C’est lui qui me déstabilisait maintenant. Peut-être étais-je trop dure ? Je n’avais, à vrai dire, que peu de compassion pour cette Sylvaine, de même que pour quiconque d’ailleurs. Depuis longtemps, mes capacités d’empathie avaient été rongées par la vie. Il me regardait avec étonnement, ce qui finit par m’agacer.
— Vous devriez vous endurcir, vous faites un métier difficile !
Avec un regard noir, il reprit ses notes.
— Un témoin a entendu une poursuite durant la nuit. Il parle d’une jeune fille poursuivie par des garçons.
— Oui, oui, je les ai vus aussi. Ils ont fait pas mal de bruit.
Il a encore noté quelque chose sur ses feuilles, puis m’a parlé d’un certain Olivier Strome qui semblait être l’ami de Sylvaine. Je n’avais jamais entendu ce nom, mais j’ai proposé d’en parler à Perrine. Peut-être le connaissait-elle ou, du moins, en avait-elle entendu parler. Il a simplement hoché la tête. Il semblait vraiment épuisé. Des cernes violets creusaient son regard et ses mains, cramponnées à ce tas de feuilles, tremblaient légèrement.
— Que faites-vous ici, à cette heure ?
La question m’est venue sans que je l’aie préparée. Il a levé les yeux vers moi. Cela a duré longtemps. Suffisamment pour que je mesure à quel point il était malheureux.
— Pardon, a-t-il fini par dire, je vous dérange.
— Mais non. Je vous ai déjà dit que je ne dormais pas.
Visiblement, je l’intriguais. Il devait se dire qu’à mon âge on se met au lit à dix heures avec des bigoudis sur la tête. Il a rangé ses feuilles et s’est levé. Au lieu d’aller à la fenêtre, il s’est arrêté devant la bibliothèque et a regardé une photo encadrée posée devant mes livres.
— C’est où ? m’a-t-il demandé.
— Perth, ai-je répondu, en Australie.
Il m’a lancé un regard interrogatif. Cela ne devait pas correspondre à l’idée qu’il se faisait de moi.
— Mon fils y habite, ai-je ajouté pour clore le sujet.
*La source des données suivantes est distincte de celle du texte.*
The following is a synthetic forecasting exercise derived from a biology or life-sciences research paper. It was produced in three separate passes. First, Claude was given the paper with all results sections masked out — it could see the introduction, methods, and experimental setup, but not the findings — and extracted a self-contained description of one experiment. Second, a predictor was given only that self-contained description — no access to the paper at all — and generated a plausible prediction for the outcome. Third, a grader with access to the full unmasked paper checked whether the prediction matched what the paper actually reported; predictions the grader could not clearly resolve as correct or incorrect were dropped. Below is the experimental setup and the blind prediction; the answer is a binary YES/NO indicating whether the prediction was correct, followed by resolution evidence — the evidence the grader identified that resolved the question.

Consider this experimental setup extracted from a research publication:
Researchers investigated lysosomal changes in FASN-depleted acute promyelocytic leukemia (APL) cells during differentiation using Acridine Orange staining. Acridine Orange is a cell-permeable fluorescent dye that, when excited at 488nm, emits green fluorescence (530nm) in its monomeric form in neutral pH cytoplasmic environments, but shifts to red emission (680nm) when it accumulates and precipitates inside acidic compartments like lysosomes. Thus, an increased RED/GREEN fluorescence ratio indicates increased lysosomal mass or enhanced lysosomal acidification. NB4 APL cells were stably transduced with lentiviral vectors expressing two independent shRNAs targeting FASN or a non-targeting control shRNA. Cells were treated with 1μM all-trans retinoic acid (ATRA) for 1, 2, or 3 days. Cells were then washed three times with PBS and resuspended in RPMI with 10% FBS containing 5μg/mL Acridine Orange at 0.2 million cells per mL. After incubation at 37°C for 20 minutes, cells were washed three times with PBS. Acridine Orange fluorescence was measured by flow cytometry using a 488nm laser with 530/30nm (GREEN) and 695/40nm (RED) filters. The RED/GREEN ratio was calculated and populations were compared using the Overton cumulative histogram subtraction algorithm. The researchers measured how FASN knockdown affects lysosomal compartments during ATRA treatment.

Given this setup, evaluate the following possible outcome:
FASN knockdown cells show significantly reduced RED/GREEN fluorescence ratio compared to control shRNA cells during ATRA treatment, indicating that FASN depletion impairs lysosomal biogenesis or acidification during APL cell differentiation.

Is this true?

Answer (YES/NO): NO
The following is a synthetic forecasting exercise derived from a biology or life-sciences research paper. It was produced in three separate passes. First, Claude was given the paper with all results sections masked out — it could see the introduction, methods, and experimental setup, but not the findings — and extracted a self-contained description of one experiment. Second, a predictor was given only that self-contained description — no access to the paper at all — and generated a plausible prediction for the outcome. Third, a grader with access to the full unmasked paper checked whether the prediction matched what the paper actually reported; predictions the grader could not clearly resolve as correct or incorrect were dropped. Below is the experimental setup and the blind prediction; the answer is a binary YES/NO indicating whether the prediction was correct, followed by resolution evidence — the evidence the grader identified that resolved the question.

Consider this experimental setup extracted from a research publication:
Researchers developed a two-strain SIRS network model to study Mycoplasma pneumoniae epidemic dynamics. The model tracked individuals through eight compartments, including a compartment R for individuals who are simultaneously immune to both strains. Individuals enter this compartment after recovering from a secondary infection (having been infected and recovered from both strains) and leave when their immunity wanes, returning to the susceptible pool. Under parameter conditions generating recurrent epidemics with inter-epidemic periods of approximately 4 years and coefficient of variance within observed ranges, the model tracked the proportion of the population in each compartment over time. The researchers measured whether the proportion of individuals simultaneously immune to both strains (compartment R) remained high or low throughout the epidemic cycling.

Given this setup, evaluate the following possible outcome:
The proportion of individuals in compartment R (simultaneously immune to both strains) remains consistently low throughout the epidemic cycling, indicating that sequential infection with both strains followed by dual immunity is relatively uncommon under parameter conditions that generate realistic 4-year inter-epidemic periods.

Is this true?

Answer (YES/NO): YES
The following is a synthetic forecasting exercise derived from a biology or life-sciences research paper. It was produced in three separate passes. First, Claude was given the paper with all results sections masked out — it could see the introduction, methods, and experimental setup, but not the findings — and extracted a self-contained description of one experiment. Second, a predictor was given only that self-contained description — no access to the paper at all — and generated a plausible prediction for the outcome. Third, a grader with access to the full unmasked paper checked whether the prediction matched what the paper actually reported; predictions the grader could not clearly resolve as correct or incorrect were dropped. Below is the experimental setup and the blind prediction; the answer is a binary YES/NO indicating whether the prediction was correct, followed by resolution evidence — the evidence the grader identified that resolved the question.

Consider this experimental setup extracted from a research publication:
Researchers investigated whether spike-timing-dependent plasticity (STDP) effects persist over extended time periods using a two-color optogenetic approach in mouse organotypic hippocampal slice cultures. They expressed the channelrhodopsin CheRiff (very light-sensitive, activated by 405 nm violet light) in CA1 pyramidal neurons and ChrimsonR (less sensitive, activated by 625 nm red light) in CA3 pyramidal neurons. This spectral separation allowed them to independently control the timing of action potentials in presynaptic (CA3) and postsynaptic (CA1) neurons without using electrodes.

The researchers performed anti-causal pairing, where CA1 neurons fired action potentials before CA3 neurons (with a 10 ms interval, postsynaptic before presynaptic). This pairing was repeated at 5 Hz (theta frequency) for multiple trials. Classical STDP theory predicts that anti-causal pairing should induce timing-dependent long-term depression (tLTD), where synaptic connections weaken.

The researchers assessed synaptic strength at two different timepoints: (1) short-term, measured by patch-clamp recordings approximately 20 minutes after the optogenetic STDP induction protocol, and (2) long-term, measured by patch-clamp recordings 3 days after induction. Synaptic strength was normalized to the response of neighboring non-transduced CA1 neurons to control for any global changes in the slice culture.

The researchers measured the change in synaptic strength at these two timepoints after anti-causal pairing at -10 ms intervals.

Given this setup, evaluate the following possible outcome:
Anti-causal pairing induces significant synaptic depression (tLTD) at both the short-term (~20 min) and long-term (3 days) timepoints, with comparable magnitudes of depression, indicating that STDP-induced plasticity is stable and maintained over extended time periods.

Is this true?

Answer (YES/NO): NO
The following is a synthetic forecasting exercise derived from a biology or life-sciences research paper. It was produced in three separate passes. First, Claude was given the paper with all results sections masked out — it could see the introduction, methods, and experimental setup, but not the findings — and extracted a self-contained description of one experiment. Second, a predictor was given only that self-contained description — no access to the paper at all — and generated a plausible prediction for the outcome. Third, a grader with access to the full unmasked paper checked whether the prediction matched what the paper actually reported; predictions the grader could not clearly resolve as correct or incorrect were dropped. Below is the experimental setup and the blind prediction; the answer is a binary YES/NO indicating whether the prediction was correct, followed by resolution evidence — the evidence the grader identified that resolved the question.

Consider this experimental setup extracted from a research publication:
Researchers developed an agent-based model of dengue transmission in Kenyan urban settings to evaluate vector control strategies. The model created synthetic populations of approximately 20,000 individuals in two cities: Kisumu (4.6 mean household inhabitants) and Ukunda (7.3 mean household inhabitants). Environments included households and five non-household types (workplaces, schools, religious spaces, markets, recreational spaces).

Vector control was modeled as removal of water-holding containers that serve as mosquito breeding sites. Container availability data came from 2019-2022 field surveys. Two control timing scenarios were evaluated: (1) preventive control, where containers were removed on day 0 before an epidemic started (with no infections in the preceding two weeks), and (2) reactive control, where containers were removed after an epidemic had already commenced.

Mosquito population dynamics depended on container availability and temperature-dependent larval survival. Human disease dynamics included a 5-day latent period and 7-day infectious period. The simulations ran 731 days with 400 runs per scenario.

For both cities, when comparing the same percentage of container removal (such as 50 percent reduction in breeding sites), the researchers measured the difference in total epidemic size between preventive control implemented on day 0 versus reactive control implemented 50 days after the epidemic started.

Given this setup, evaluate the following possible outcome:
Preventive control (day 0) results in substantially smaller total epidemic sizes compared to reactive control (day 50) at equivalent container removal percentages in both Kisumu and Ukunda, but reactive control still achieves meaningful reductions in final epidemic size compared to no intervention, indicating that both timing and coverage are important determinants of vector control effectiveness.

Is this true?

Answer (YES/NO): YES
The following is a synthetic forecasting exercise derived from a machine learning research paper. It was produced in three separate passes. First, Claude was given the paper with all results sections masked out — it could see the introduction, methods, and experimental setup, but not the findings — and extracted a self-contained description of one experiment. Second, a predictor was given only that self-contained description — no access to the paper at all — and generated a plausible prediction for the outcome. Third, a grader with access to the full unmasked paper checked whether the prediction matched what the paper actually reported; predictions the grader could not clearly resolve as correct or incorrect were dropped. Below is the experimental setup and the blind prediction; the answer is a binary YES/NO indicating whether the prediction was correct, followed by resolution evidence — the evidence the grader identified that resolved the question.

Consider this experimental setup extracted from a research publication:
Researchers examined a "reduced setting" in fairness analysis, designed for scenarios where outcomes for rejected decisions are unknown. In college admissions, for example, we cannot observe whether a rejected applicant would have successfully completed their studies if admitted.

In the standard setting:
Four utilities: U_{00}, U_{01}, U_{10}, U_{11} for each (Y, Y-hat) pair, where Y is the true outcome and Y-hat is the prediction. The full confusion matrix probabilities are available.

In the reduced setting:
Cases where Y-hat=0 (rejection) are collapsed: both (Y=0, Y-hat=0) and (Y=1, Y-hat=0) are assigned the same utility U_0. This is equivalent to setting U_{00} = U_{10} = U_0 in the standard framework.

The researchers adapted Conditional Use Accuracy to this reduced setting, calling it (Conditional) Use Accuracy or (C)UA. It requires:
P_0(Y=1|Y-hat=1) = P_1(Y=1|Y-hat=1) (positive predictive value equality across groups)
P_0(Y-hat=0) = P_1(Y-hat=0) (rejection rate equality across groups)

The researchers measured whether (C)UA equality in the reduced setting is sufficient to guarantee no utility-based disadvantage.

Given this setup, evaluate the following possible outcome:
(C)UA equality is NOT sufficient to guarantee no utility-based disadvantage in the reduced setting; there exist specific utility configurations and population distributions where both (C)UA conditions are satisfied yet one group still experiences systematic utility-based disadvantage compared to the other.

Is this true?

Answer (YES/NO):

J’ai cru qu’il allait me poser les questions habituelles pour savoir si j’y allais souvent ou si c’était un beau pays, mais il s’est contenté d’un petit geste d’assentiment, comme si mon explication lui suffisait. Puis, il a tourné encore un peu dans le salon, les mains dans les poches. Je le suivais des yeux en me disant que la seule chose intelligente que j’aurais pu faire à ce moment était de le mettre au lit avec une bouillotte.